> [Document excerpt]:
27 facts about the cervix and how it acts during labor
When it is close to time to deliver your baby, the cervix starts to efface, or thin, and dilate, or open. This is to prepare for the baby to go through the birth canal.
The rate at which cervical dilation and effacement happens is different for each woman.
Sometimes, this process takes place slowly over weeks prior to the delivery, and new mothers often dilate and efface during active labor. Often, your doctor may use gloves to check and see how far you have effaced and dilated.
The cervix is the lower, narrow part of the uterus, where it connects with the top area of the vagina. To see some great images of the anatomy of it, please visit the beautiful cervix project site.
It is either cylindrical or conical shaped, and pushes through the upper vaginal wall. With the right equipment, doctors can view half of its length.
The part of the cervix that protrudes into the vagina is called the ectocervix.
It is usually 3 cm in length and 2.5 cm wide.
The surface is elliptical, convex, and has anterior and posterior lips.
The opening of the ectocervix is known as the external os.
The shape and overall size of the organ is dependant on age, hormones, and if the woman has given birth vaginally or not.
In women that have yet to give birth, the external os looks like a small, round opening.
In women that have had a vaginal birth, the ectocervix looks thicker, and the external os is wider.
The endocervical canal is the passageway linking the external os and the uterine cavity. It‘s width and length is much different in each woman. It is flattened front to back, and the endocervical canal is about 7 to 8 mm at its widest, and this is usually seen in women of childbearing age.
When the baby’s head drops down into the pelvic region, the stress on the cervix causes it to thin out, or efface.
During your entire pregnancy, a mucus plug protects your cervix.
When the cervical effacement begins, the plug is pushed out, and known as show, or bloody show.
Some women may not even notice this.
Doctors talk about effacement as a percentage. If there is no cervical effacement, then it is zero. If it is totally thinned, it is at 100%, and considered completely effaced.
After the cervix has started to efface, it will also begin to open, or dilate. This is expressed in centimeters from 1 to 10. Zero is when it is closed, and 10 means that is it fully dilated.
When you are in your first labor stage, contractions from the uterus assist your cervix in effacing and dilating, to help your baby make it through the birth canal.
At the beginning, your contractions are far apart, but after time, they become more regular, usually every 2-3 minutes and lasting for between 45-60 seconds in length.
In the second labor stage, you will experience much stronger contractions about every 2-3 minutes and lasting between 60-90- seconds. At this time, your doctor will tell you to push, or bear down when you have a contraction. Pain is intense during this time, so rest when possible is encouraged. By now, your cervical effacement will be 100%, and your cervical dilation will be at 10.

> [Exercise 1]:
Answer these questions from the cervix article.
(a) What is the part of the cervix that protrudes into the vagina called?
(b) About how wide is the endocervical canal at its widest?
(c) What is the mucus plug called once it is pushed out?
> [Exercise 2]:
Please write out the part of the cervix article that opens with the words containing "The shape and" and closes with "or bloody show.".
> [Exercise 3]:
Carry the cervix article on from the point where it stops.
The lines that follow come from a separate source.

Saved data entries

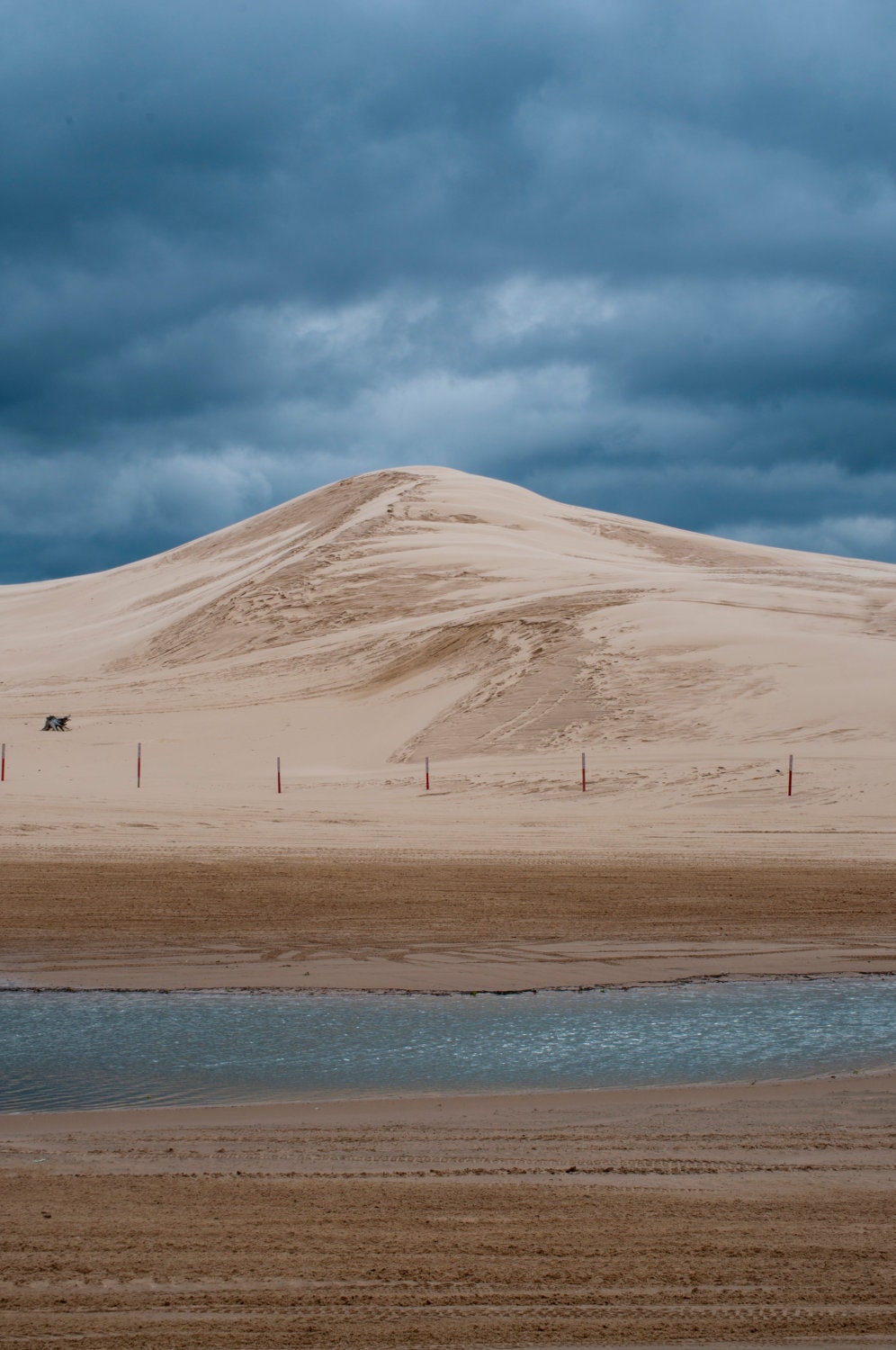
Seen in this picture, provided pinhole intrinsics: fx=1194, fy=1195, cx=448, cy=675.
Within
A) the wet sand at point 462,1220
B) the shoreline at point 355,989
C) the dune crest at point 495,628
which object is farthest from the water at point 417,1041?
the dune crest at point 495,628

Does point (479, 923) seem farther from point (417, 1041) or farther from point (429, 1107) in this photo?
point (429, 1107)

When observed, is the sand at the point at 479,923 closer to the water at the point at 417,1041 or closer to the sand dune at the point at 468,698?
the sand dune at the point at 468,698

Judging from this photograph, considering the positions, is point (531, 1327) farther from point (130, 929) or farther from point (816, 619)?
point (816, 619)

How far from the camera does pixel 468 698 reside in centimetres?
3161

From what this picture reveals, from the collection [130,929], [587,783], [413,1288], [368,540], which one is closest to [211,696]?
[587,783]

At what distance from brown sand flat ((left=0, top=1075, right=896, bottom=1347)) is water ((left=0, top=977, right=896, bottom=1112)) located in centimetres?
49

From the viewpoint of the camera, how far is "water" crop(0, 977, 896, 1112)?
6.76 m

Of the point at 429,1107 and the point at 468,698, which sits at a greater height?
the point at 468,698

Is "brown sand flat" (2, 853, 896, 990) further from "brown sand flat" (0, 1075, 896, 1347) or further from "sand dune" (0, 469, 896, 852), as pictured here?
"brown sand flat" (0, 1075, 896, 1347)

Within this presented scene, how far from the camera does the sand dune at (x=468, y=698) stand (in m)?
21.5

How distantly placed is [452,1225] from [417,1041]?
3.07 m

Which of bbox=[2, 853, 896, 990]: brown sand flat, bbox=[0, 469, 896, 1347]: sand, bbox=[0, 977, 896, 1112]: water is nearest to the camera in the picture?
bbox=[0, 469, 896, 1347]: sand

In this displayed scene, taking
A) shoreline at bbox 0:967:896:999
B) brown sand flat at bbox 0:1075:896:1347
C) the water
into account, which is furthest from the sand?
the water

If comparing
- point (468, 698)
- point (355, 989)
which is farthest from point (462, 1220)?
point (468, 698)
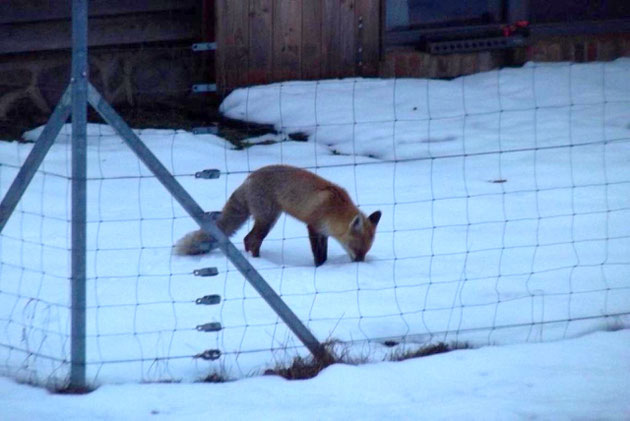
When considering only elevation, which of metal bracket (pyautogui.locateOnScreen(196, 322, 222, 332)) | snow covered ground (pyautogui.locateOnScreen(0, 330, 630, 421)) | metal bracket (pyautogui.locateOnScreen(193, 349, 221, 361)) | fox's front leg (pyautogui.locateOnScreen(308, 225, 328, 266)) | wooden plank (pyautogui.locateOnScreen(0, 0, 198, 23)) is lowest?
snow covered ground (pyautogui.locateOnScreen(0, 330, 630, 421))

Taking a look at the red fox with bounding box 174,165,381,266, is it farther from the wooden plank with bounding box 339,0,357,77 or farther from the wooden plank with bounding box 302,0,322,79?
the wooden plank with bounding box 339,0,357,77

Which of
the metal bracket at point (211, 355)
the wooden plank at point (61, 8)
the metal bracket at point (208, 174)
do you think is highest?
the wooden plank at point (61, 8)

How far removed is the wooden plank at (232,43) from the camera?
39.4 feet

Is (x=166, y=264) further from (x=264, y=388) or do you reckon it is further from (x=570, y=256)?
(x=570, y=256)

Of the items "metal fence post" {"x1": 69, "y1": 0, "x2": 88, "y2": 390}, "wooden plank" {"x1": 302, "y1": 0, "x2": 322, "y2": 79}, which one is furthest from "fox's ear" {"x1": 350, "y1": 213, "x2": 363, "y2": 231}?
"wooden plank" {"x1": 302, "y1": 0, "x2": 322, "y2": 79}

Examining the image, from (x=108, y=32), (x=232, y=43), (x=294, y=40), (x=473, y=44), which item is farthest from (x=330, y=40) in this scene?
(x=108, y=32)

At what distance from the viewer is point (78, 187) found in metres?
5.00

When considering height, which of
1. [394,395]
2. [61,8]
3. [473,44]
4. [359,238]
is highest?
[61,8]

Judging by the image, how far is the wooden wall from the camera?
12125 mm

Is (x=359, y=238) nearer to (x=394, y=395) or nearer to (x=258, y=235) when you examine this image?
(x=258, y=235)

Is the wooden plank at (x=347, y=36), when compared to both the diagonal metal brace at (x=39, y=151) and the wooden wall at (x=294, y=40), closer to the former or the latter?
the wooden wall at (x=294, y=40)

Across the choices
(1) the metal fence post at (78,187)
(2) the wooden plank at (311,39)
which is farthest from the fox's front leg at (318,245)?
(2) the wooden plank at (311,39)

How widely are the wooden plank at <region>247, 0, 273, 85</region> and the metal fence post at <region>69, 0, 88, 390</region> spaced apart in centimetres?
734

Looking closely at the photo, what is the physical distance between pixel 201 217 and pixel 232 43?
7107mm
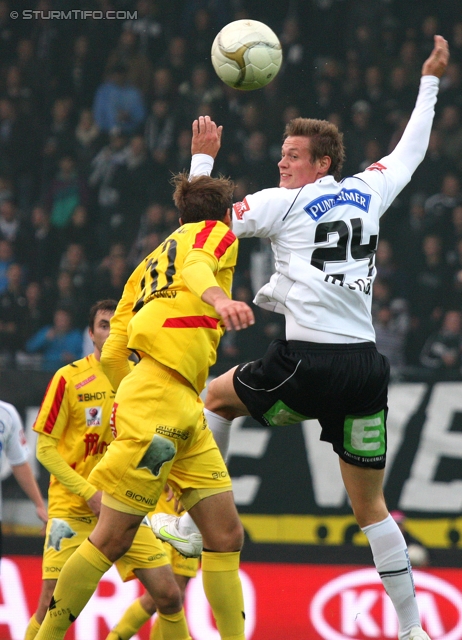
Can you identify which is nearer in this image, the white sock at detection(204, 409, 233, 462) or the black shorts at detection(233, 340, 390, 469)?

* * *

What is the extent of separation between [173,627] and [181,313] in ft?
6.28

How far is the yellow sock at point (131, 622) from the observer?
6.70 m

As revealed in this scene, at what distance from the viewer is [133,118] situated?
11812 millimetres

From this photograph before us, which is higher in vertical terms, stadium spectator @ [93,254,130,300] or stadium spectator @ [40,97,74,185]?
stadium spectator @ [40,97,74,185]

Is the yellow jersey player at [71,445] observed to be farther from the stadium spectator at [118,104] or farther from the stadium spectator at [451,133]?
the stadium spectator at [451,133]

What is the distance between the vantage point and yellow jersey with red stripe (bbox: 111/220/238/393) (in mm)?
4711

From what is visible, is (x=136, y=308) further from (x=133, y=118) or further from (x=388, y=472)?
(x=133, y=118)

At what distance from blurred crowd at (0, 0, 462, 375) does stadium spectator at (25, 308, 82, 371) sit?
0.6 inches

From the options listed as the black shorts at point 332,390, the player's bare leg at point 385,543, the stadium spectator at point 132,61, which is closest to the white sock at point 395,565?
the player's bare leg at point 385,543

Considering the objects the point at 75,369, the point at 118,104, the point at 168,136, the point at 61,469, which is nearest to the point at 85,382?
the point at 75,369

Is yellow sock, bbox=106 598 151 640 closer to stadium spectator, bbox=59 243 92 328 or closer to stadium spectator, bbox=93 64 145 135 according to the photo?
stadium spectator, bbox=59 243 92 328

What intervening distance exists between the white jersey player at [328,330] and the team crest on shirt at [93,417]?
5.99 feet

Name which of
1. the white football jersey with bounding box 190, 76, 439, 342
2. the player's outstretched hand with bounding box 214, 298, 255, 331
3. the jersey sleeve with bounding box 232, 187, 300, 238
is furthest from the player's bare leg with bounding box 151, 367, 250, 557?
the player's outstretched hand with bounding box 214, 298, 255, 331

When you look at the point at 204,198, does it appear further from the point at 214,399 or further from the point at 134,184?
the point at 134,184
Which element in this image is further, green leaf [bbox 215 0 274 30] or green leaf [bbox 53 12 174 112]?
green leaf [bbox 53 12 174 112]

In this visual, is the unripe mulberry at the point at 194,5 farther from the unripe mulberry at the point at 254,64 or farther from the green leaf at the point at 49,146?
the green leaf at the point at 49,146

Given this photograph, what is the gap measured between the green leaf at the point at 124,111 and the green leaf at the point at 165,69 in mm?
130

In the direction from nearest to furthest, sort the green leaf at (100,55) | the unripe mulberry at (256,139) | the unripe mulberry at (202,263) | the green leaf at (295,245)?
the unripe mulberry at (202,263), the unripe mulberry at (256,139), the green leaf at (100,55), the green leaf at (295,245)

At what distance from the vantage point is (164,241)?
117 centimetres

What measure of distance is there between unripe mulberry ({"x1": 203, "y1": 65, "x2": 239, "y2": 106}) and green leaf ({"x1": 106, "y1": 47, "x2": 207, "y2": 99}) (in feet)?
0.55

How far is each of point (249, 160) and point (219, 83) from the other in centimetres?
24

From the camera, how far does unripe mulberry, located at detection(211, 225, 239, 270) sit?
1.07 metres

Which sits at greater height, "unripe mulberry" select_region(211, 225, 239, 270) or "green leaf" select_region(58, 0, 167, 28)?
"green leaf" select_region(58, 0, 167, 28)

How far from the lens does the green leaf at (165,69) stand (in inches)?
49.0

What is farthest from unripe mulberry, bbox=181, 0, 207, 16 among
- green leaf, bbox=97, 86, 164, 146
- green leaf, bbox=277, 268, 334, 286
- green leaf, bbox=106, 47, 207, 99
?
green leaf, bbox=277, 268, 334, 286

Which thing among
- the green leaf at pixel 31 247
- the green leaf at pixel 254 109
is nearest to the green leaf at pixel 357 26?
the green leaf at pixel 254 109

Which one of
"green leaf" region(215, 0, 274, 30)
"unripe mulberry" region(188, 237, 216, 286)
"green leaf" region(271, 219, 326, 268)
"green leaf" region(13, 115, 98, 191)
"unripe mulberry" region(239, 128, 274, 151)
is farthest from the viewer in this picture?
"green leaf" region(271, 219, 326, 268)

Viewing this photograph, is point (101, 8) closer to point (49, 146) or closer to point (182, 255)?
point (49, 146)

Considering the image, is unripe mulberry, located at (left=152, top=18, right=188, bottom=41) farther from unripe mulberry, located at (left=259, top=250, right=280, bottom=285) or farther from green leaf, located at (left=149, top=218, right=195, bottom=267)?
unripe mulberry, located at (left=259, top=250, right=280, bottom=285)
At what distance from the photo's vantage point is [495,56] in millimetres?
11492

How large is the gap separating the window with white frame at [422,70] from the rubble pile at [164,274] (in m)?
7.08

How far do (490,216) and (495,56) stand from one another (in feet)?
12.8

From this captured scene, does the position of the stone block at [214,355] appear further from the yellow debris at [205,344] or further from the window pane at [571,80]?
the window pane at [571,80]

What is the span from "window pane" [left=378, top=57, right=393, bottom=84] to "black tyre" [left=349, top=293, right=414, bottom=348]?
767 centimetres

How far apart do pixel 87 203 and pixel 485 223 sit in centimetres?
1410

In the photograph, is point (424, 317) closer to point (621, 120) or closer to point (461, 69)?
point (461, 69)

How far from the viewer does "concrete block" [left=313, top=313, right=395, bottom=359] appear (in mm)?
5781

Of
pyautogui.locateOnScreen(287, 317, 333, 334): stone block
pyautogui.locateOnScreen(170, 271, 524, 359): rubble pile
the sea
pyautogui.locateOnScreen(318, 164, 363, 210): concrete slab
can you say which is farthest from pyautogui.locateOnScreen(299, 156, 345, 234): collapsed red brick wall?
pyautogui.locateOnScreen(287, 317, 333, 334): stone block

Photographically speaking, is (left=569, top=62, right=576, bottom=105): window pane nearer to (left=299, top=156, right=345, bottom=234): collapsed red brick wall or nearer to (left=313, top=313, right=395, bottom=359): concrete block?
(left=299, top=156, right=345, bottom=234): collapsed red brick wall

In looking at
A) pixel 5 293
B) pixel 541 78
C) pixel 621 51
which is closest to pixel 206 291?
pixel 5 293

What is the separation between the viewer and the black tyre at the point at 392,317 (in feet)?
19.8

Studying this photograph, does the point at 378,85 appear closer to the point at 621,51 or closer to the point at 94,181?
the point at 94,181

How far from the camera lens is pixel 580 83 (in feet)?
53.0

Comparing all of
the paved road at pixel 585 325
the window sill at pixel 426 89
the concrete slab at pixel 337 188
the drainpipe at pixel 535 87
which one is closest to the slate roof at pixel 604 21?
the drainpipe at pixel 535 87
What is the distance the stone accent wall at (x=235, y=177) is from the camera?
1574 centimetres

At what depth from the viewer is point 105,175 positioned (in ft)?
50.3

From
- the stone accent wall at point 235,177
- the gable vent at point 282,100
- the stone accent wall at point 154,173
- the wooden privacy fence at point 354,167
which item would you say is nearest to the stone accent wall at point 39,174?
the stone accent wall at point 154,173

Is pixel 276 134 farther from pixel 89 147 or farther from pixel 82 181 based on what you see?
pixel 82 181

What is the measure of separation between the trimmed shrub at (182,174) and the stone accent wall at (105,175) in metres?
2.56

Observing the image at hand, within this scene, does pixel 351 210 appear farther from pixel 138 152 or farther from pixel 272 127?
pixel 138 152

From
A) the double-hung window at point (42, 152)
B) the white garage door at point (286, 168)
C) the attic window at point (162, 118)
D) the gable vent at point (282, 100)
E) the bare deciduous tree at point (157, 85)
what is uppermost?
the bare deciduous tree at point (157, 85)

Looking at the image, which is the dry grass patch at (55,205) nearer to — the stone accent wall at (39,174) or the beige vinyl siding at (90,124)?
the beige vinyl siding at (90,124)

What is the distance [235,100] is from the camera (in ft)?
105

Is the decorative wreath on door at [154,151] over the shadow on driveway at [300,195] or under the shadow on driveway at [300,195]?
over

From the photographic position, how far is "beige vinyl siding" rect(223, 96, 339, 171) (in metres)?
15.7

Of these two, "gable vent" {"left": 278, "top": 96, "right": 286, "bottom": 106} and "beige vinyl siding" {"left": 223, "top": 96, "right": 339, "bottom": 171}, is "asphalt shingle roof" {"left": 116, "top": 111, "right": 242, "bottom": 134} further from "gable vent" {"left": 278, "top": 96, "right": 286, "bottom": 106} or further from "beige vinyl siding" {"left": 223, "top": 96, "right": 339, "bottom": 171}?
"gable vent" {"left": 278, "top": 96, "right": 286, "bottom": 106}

> [Task answer 1]:
(a) The ectocervix.
(b) About 7 to 8 mm.
(c) Show, or bloody show.

> [Task answer 2]:
The shape and overall size of the organ is dependant on age, hormones, and if the woman has given birth vaginally or not.
In women that have yet to give birth, the external os looks like a small, round opening.
In women that have had a vaginal birth, the ectocervix looks thicker, and the external os is wider.
The endocervical canal is the passageway linking the external os and the uterine cavity. It‘s width and length is much different in each woman. It is flattened front to back, and the endocervical canal is about 7 to 8 mm at its widest, and this is usually seen in women of childbearing age.
When the baby’s head drops down into the pelvic region, the stress on the cervix causes it to thin out, or efface.
During your entire pregnancy, a mucus plug protects your cervix.
When the cervical effacement begins, the plug is pushed out, and known as show, or bloody show.

> [Task answer 3]:
Before labor starts, the cervix drops into the vaginal canal, so that it is facing in the direction of the back. This generally occurs during early labor.
Effacement and dilation work hand in had to widen the cervix to allow the baby to drop into the vagina. When you are pregnant, the cervix thickens and gets longer to shield the baby. When you are in labor, cervical dilation and cervical effacement occurs, so that the baby can pass through the birth canal.
In labor, the cervix opens wide so that the baby can get through. Your cervix will need to be effaced before any real degree of dilation will occur.
The baby’s station is talking about the movement of the baby’s head through the pelvis. Usually, the baby’s head position is measured using the narrow part of the pelvis. Prior to the baby’s head getting to the narrow part of the pelvis, the station of the baby is presented in numbers that are negative. When the head goes past the spinal area, then the station is given in numbers that are positive.
Many times, during managed labor, cervical checks will be done to see how far cervical dilation has occurred. When in active labor, this process can be very painful, as women are made to lie on their backs, which is the most uncomfortable position to be in when one is in labor. Also, cervical checks increase the risk for infection, since the mucus from the cervix is used to wash away bacteria down and out of the birth canal, and fingers used to check for dilation effectively push the bacteria back in. Usually, if the bag of waters has burst, this will not be done more than once or twice, as it poses a serious infection risk. So, use diligence when you feel this is unnecessary!
When you know more about cervical dilation and cervical effacement, it can make your labor a little less confusing, and allow you to know more about what is going on with your body during labor.